* start *

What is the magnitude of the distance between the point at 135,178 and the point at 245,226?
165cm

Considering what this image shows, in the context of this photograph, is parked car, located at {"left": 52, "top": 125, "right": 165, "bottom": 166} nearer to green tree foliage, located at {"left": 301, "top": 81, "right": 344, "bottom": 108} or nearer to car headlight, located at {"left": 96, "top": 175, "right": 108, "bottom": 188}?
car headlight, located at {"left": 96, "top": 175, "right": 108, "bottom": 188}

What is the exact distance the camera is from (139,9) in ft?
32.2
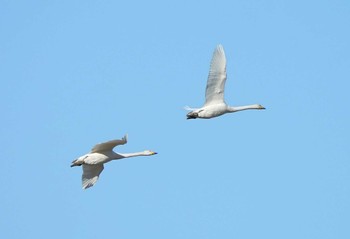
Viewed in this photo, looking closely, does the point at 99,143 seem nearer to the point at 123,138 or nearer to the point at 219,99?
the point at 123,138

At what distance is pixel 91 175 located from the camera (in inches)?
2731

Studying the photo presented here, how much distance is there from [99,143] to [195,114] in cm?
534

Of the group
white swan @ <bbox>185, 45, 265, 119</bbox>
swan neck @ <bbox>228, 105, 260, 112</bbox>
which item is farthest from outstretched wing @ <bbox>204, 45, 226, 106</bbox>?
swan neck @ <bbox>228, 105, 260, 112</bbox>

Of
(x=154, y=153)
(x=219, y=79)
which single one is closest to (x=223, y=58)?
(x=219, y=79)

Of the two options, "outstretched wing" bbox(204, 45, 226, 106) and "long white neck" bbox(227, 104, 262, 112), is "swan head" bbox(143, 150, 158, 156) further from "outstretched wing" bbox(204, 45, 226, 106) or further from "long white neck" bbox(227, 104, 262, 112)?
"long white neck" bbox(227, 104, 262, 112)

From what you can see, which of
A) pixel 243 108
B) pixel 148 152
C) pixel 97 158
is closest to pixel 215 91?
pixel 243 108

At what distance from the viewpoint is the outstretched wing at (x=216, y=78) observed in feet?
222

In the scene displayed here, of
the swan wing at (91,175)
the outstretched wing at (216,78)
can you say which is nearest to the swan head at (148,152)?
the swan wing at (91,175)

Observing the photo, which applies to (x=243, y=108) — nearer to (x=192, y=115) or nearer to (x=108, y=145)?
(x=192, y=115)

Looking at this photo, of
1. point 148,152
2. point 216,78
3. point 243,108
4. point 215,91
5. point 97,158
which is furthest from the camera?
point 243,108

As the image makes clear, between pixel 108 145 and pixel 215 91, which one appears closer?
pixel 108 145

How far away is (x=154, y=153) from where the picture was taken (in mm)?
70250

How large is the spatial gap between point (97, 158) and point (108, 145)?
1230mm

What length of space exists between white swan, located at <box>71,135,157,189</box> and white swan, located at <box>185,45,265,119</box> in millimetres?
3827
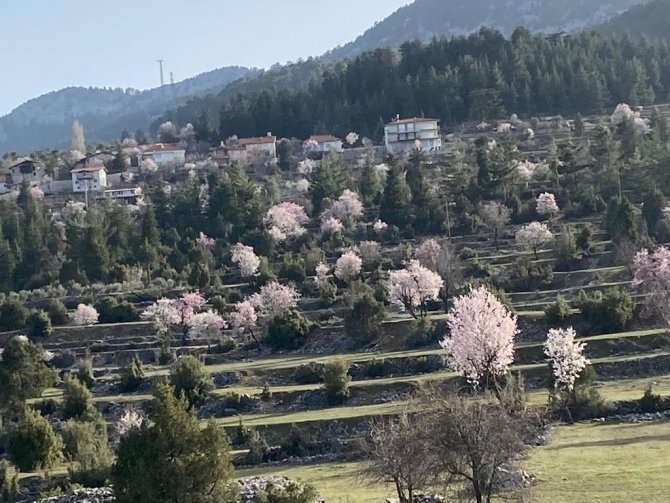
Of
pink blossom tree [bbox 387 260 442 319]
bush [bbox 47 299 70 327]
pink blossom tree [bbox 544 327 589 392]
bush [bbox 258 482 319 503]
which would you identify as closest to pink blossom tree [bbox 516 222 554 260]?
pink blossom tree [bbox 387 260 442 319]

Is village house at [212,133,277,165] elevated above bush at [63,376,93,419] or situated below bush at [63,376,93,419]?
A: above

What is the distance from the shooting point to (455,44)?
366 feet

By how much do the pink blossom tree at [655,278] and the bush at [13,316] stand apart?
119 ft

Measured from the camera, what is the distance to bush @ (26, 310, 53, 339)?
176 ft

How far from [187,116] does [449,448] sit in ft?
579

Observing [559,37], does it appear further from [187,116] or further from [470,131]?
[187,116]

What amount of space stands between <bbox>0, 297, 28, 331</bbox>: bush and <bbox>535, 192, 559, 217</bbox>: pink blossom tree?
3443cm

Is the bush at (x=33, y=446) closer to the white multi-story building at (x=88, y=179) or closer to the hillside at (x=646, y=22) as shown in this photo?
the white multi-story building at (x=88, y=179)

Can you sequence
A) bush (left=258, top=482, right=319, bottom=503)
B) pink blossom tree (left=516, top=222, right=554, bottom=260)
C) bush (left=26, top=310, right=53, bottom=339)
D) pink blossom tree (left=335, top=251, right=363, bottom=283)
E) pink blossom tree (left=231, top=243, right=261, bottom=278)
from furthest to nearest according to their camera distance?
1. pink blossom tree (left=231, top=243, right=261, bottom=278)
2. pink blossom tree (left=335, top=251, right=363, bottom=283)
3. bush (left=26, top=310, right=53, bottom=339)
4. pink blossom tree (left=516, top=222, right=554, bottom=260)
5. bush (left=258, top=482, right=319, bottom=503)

* end *

# WHAT IS REQUIRED:
Reproduce each line exactly, please, except for any pictures.

# COMPLETE RESPONSE:
What is the magnitude of the distance between the point at 135,178 and the point at 245,226?
165cm

Considering what this image shows, in the context of this photograph, is parked car, located at {"left": 52, "top": 125, "right": 165, "bottom": 166} nearer to green tree foliage, located at {"left": 301, "top": 81, "right": 344, "bottom": 108} or nearer to car headlight, located at {"left": 96, "top": 175, "right": 108, "bottom": 188}?
car headlight, located at {"left": 96, "top": 175, "right": 108, "bottom": 188}

What is the exact distance the camera is from (139,9) in ft?
32.2
Viewed in this photo, looking closely, does the point at 99,143 seem nearer to the point at 123,138 or nearer to the point at 219,99?
the point at 123,138

At what distance is pixel 91 175 located from the camera (in inches)?
2731

Studying the photo presented here, how much distance is there from [99,143] to [195,114] in cm?
534

Of the group
white swan @ <bbox>185, 45, 265, 119</bbox>
swan neck @ <bbox>228, 105, 260, 112</bbox>
which item is farthest from outstretched wing @ <bbox>204, 45, 226, 106</bbox>?
swan neck @ <bbox>228, 105, 260, 112</bbox>

Of
(x=154, y=153)
(x=219, y=79)
which single one is closest to (x=223, y=58)?
(x=219, y=79)

Of the two options, "outstretched wing" bbox(204, 45, 226, 106) and "long white neck" bbox(227, 104, 262, 112), is "swan head" bbox(143, 150, 158, 156) further from "outstretched wing" bbox(204, 45, 226, 106) or further from "long white neck" bbox(227, 104, 262, 112)?
"long white neck" bbox(227, 104, 262, 112)

From what you can see, which of
A) pixel 243 108
B) pixel 148 152
C) pixel 97 158
is closest to pixel 215 91?
pixel 243 108

At what distance from the viewpoint is the outstretched wing at (x=216, y=78) observed in feet?
222

In the scene displayed here, of
the swan wing at (91,175)
the outstretched wing at (216,78)
can you say which is nearest to the swan head at (148,152)?
the swan wing at (91,175)

Observing the photo, which applies to (x=243, y=108) — nearer to (x=192, y=115) or nearer to (x=108, y=145)?
(x=192, y=115)

Looking at this photo, of
1. point 148,152
2. point 216,78
3. point 243,108
4. point 215,91
5. point 97,158
which is furthest from the camera?
point 243,108

As the image makes clear, between pixel 108 145 and pixel 215 91, which one appears closer?
pixel 108 145

How far away is (x=154, y=153) from where the picture was taken (in mm)?
70250

How large is the spatial gap between point (97, 158) and point (108, 145)?
1230mm

What length of space exists between white swan, located at <box>71,135,157,189</box> and white swan, located at <box>185,45,265,119</box> in millimetres?
3827
Of
pink blossom tree [bbox 387 260 442 319]
bush [bbox 47 299 70 327]
pink blossom tree [bbox 544 327 589 392]
bush [bbox 258 482 319 503]
which would you identify as closest to pink blossom tree [bbox 516 222 554 260]?
pink blossom tree [bbox 387 260 442 319]

Is village house at [212,133,277,165] elevated above bush at [63,376,93,419] or situated below bush at [63,376,93,419]?
A: above

What is the distance from the shooting point to (455,44)?
366 feet

By how much do the pink blossom tree at [655,278] and the bush at [13,316] stand apart?
119 ft

Measured from the camera, what is the distance to bush @ (26, 310, 53, 339)?
176 ft

How far from [187,116] does [449,448] sit in ft?
579

Observing [559,37], does it appear further from [187,116] or further from [470,131]?
[187,116]

What amount of space stands between <bbox>0, 297, 28, 331</bbox>: bush and <bbox>535, 192, 559, 217</bbox>: pink blossom tree?
3443cm

Is the bush at (x=33, y=446) closer to the white multi-story building at (x=88, y=179) or closer to the hillside at (x=646, y=22) as shown in this photo?
the white multi-story building at (x=88, y=179)

Can you sequence
A) bush (left=258, top=482, right=319, bottom=503)
B) pink blossom tree (left=516, top=222, right=554, bottom=260)
C) bush (left=26, top=310, right=53, bottom=339)
D) pink blossom tree (left=335, top=251, right=363, bottom=283)
E) pink blossom tree (left=231, top=243, right=261, bottom=278)
from furthest to nearest according to their camera distance?
1. pink blossom tree (left=231, top=243, right=261, bottom=278)
2. pink blossom tree (left=335, top=251, right=363, bottom=283)
3. bush (left=26, top=310, right=53, bottom=339)
4. pink blossom tree (left=516, top=222, right=554, bottom=260)
5. bush (left=258, top=482, right=319, bottom=503)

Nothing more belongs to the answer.